:: Input records
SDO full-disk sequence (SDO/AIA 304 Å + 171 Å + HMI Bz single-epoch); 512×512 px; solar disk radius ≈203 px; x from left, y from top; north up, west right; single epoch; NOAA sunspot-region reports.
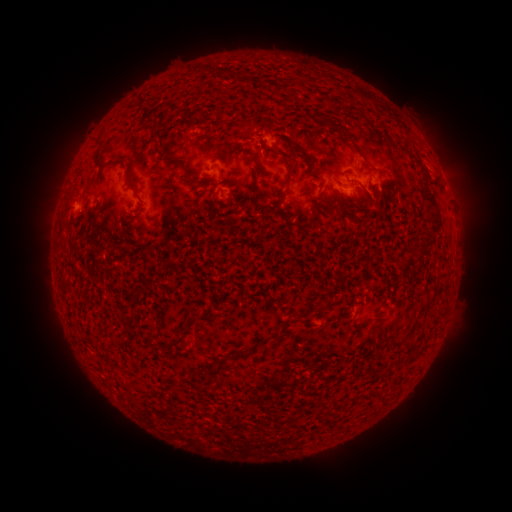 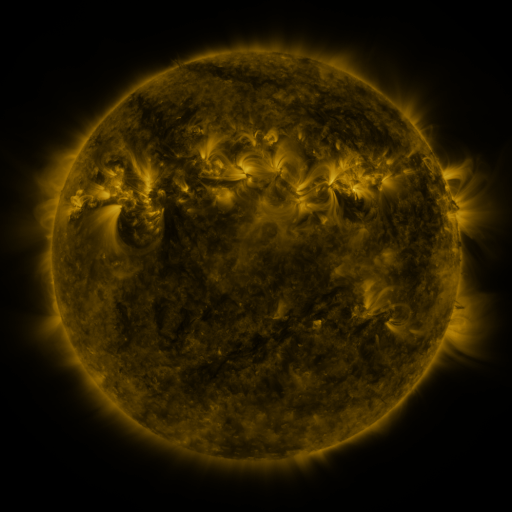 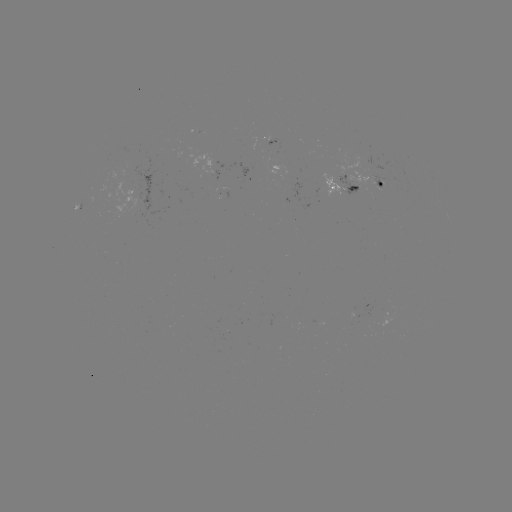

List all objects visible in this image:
spotted active region: (344, 185)
spotted active region: (383, 187)
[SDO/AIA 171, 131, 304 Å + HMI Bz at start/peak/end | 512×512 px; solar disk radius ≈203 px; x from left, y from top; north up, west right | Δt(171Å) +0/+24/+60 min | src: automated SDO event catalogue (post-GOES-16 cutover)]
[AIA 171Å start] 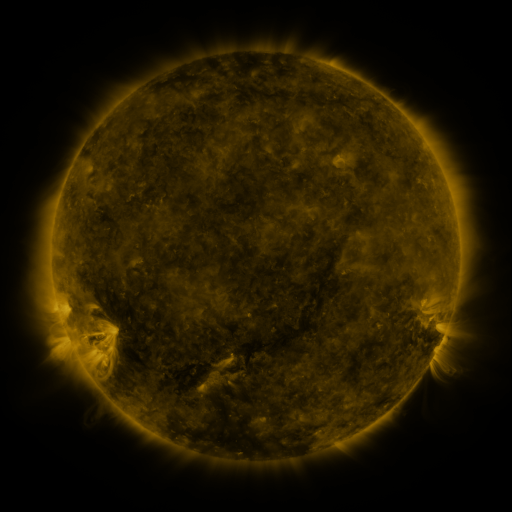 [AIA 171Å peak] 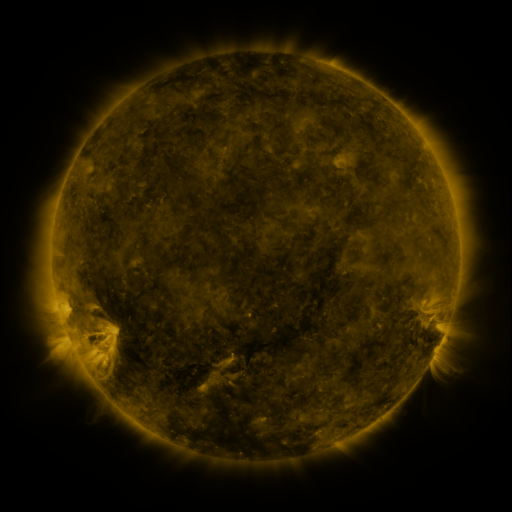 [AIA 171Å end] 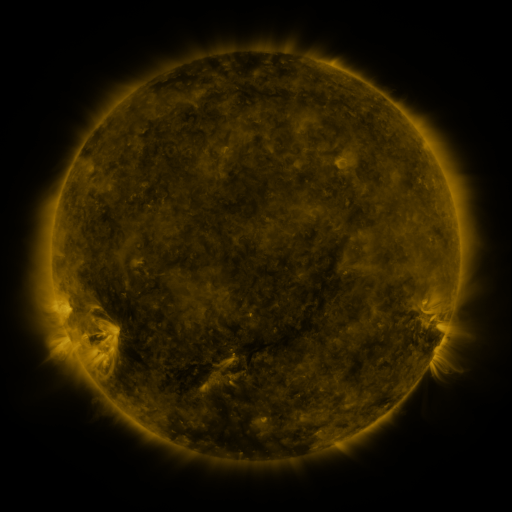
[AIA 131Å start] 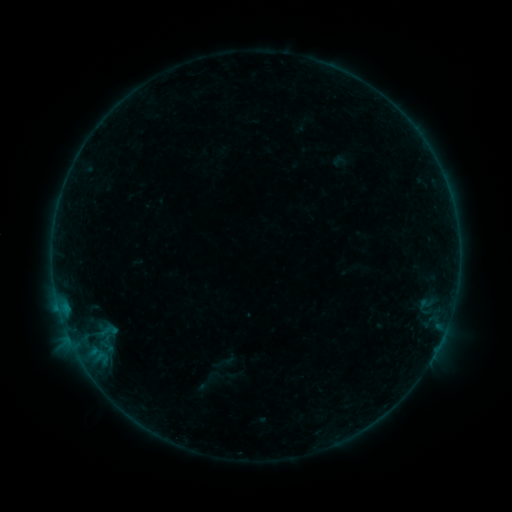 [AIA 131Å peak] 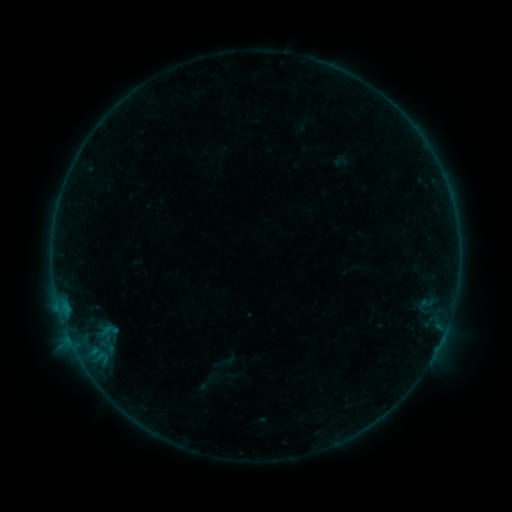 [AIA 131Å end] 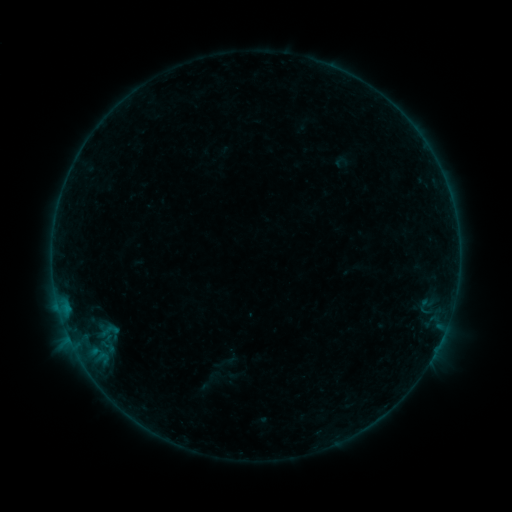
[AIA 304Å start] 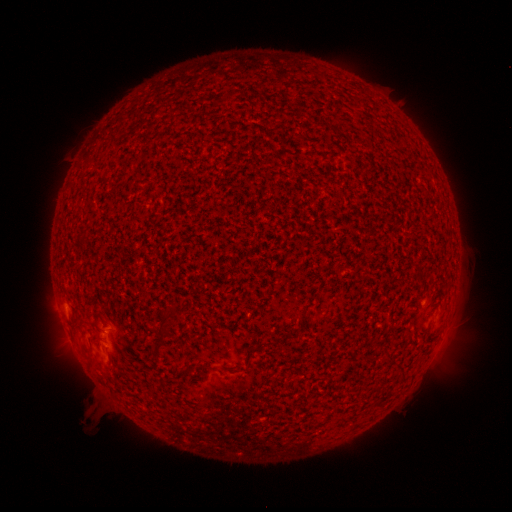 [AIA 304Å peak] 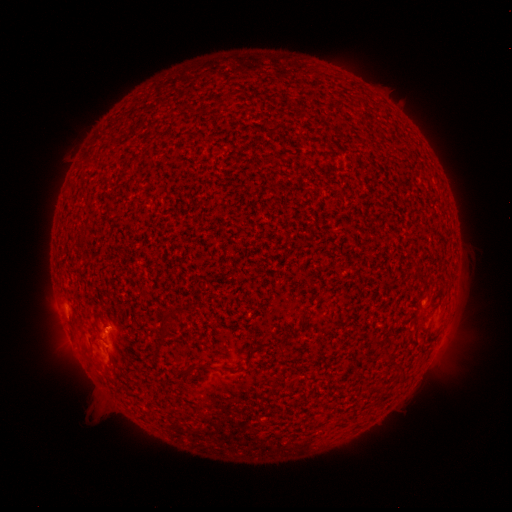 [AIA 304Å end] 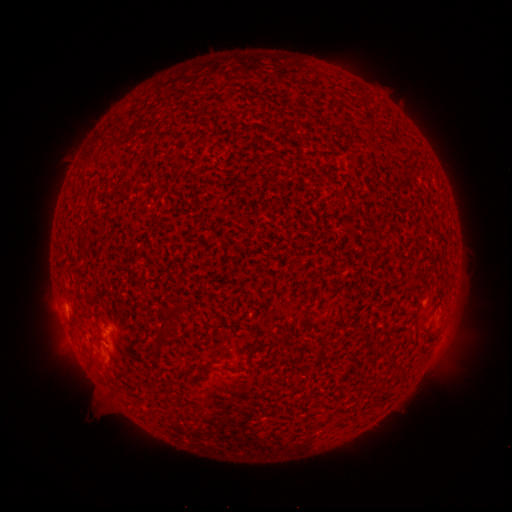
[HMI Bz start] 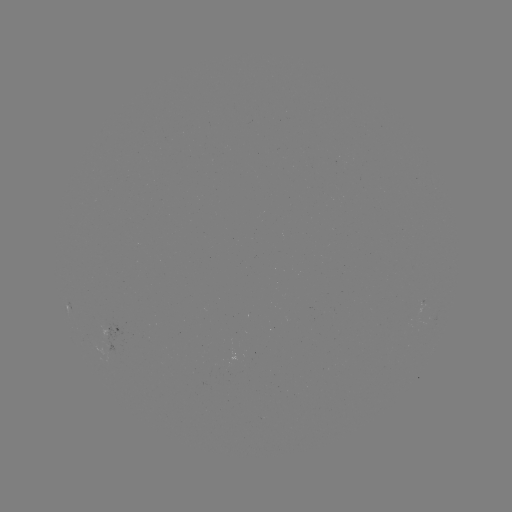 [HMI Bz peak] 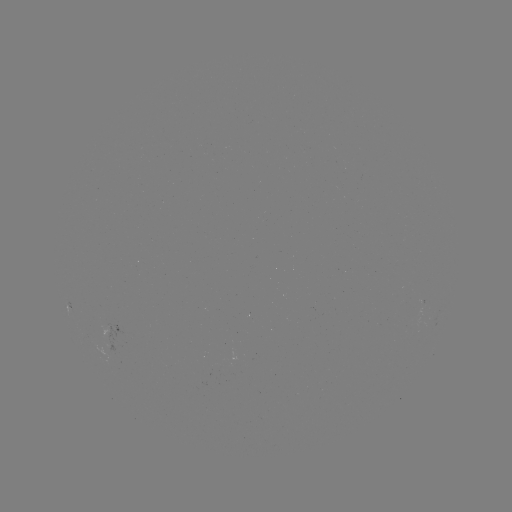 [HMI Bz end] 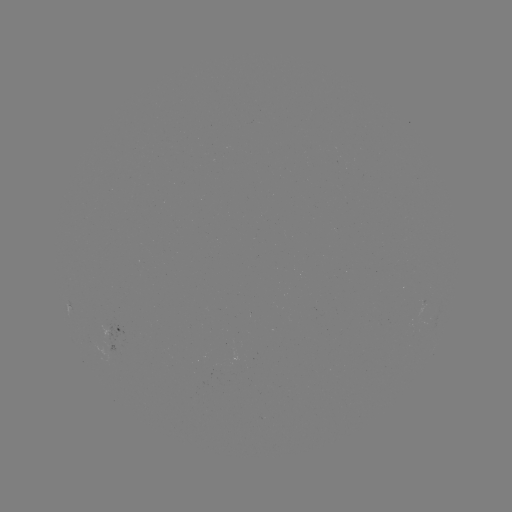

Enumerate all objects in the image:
B1.4 flare: (106, 327)
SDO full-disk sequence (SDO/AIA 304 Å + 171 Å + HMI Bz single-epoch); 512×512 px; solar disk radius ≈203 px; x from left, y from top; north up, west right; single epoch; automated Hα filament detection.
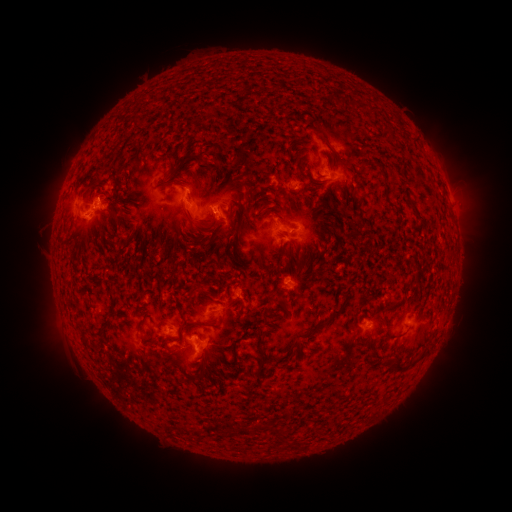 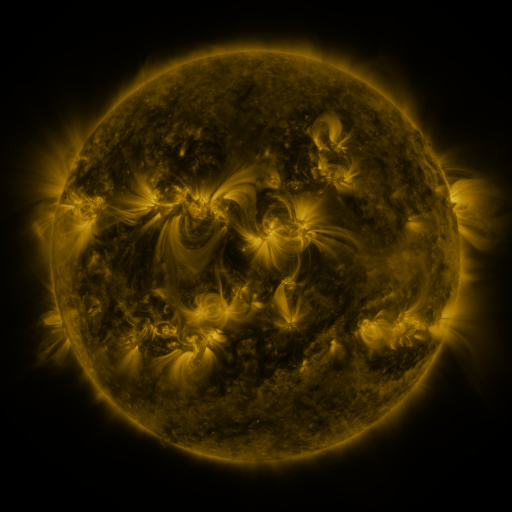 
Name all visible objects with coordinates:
::::
* What needs to be done *
Count the lines of the items above that contain the word "image", treating uppercase and lowercase as different, and give only the number.

* Answer *
2